**Task statement**
Please restate each line of the material word for word and omit any pictures.

**Data provided**
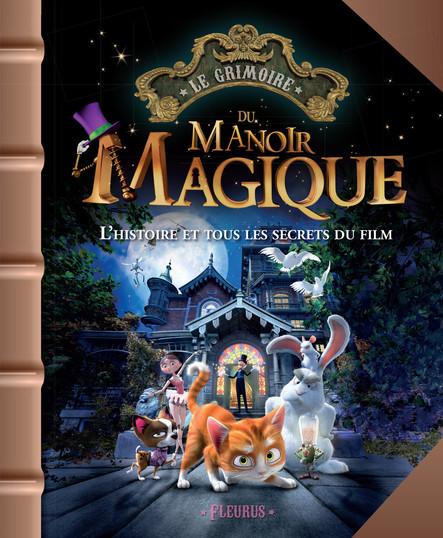 Le Manoir magique : L'histoire et tous les secrets du film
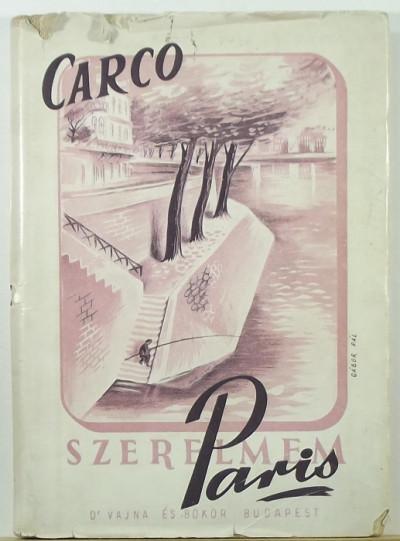 Francis Carco - Szerelmem Páris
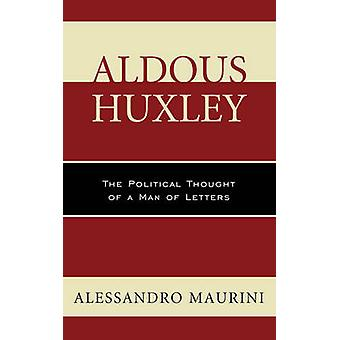 Aldous Huxley The Political Thought of a Man of Letters by Maurini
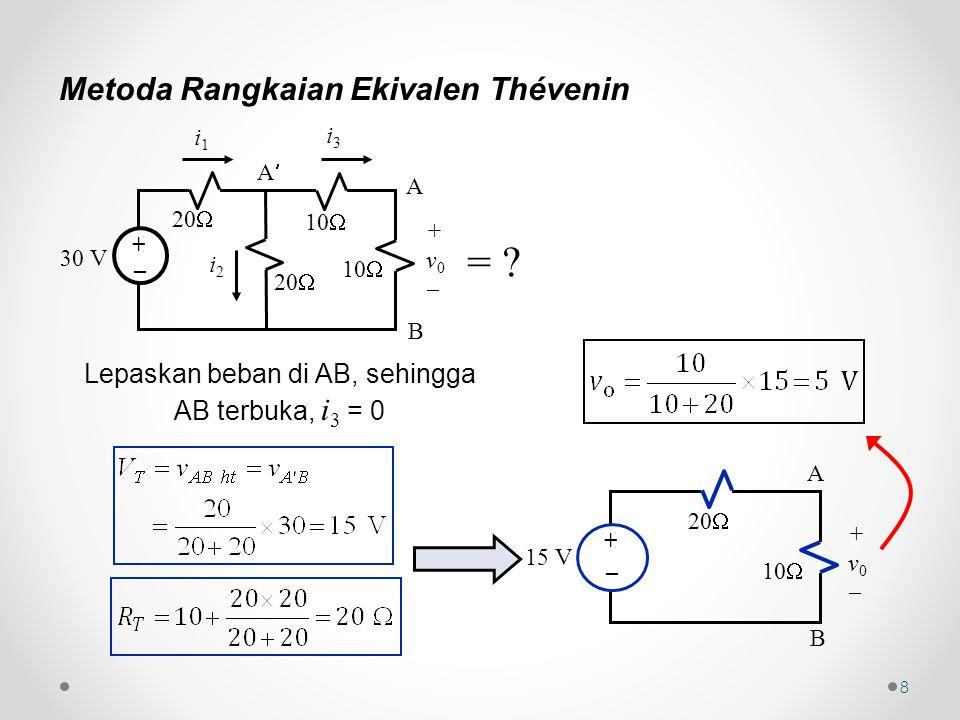 8 Metoda Rangkaian Ekivalen Thévenin i1i1 i3i3 30 V 20  10  i2i2 +v0+v0 + _ A B A Lepaskan beban di AB, sehingga AB terbuka, i 3 = 0 A B 15 V 20  10  +v0+v0 + _ =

**Solution to this exercise**
 Le Manoir magique : L'histoire et tous les secrets du film
 Francis Carco - Szerelmem Páris
 Aldous Huxley The Political Thought of a Man of Letters by Maurini
 8 Metoda Rangkaian Ekivalen Thévenin i1i1 i3i3 30 V 20  10  i2i2 +v0+v0 + _ A B A Lepaskan beban di AB, sehingga AB terbuka, i 3 = 0 A B 15 V 20  10  +v0+v0 + _ =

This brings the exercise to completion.